─── RECORD SET ───
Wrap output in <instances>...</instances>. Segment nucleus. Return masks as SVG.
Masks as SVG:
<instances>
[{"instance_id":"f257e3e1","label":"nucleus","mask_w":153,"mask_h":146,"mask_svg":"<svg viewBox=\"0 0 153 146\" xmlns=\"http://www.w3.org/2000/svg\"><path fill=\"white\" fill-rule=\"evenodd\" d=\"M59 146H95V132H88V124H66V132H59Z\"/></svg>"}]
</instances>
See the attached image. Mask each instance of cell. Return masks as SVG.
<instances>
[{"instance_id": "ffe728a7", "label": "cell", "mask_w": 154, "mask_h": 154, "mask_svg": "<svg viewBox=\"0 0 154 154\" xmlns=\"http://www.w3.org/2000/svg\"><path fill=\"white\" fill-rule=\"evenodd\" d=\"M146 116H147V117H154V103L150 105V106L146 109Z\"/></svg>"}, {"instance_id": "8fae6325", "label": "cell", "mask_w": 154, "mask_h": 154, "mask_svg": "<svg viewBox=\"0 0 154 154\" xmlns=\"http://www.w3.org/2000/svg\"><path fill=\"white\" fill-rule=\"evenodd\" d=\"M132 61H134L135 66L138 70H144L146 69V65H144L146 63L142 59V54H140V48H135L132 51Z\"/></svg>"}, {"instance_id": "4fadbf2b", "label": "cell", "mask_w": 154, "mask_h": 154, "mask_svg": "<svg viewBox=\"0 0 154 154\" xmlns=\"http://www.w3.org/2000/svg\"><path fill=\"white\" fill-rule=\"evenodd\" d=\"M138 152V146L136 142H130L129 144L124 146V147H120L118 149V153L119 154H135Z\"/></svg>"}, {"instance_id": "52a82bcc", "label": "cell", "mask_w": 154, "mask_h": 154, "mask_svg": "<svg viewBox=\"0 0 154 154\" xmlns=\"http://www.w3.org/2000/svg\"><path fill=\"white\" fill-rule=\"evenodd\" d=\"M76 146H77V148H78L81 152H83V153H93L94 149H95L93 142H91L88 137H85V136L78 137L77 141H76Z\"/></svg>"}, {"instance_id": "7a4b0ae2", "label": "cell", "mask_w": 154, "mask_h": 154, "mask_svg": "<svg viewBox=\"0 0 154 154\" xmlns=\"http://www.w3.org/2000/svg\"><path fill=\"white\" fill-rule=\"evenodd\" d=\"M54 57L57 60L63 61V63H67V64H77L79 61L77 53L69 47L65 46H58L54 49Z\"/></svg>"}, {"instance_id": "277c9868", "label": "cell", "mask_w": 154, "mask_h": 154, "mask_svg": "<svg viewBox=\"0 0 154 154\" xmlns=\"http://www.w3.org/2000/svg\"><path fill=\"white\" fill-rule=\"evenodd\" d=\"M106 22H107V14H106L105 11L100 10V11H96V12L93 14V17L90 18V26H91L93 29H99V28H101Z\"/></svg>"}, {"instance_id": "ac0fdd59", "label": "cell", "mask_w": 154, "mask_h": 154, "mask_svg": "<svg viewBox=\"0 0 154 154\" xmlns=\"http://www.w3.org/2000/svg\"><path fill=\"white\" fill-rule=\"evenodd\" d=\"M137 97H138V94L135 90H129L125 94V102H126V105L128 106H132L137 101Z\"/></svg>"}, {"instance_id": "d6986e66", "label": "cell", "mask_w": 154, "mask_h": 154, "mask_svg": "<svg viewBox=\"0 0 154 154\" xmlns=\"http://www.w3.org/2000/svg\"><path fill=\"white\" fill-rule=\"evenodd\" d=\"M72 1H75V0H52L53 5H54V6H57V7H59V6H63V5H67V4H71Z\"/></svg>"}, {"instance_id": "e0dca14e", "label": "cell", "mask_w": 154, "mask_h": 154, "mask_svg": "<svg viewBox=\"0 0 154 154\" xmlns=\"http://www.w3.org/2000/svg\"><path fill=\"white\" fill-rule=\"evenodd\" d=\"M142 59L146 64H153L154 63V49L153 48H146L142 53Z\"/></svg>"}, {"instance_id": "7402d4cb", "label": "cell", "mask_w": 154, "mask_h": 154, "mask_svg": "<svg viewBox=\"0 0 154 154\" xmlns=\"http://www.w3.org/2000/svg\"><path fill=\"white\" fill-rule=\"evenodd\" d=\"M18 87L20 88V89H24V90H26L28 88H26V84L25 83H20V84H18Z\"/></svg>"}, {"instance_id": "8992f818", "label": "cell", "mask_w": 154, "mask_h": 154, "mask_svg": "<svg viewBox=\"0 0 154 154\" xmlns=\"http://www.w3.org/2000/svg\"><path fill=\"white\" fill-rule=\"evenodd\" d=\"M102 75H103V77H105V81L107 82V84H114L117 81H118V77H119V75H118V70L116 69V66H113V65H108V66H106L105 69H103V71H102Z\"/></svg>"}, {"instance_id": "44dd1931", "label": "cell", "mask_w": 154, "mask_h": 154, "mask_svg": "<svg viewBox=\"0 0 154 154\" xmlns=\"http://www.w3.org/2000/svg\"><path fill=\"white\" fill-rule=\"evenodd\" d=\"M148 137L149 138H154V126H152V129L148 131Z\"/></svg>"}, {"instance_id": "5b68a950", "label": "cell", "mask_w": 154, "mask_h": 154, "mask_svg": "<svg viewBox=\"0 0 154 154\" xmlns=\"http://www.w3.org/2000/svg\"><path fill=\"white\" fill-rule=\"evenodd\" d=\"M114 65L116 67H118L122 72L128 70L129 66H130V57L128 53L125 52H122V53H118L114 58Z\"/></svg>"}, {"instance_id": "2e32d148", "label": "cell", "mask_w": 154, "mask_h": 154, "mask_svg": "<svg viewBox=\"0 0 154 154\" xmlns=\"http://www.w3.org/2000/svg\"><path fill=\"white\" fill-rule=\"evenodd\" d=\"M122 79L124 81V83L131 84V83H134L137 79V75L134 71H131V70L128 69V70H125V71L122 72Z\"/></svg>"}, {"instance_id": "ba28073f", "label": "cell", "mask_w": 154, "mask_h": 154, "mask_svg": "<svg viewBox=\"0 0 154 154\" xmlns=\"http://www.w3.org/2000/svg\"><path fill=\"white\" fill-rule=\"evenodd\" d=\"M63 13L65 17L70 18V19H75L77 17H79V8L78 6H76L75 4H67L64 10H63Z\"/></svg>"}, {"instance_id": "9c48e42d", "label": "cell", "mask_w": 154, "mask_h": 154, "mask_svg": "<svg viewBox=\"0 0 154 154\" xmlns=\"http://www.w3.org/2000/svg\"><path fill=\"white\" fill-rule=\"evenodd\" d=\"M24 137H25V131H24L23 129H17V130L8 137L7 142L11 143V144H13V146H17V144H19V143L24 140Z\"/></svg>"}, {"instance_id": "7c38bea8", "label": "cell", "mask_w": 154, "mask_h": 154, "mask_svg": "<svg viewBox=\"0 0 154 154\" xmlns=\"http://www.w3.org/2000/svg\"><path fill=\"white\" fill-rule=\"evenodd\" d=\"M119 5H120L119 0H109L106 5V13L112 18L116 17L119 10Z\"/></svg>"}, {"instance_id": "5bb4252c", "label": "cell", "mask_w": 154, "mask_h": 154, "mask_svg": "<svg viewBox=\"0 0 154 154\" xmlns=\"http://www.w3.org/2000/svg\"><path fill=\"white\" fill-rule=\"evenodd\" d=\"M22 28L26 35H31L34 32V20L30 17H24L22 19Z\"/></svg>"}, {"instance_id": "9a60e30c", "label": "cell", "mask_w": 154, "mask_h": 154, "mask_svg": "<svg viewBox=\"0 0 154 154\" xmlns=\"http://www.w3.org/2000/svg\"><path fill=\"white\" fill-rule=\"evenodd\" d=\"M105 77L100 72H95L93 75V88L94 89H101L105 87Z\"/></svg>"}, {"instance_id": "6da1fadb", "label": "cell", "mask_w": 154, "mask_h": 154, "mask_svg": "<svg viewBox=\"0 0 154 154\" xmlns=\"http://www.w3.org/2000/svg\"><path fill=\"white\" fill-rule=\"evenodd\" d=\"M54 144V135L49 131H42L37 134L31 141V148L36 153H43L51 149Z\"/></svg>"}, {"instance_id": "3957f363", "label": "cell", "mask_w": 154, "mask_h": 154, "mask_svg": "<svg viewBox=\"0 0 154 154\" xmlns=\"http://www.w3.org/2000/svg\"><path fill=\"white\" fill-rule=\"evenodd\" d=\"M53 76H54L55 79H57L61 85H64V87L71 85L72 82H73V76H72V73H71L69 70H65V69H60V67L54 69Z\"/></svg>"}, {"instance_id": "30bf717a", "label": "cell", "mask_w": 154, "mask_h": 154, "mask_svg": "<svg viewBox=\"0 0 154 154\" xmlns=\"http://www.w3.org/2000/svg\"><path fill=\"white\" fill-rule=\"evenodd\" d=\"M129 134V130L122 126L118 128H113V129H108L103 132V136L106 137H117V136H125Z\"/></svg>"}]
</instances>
───
→ **TASK DESCRIPTION**
Count the lines in the rows above that contain the word "nucleus". Reply with the number alone.

→ **COMPLETE ANSWER**
2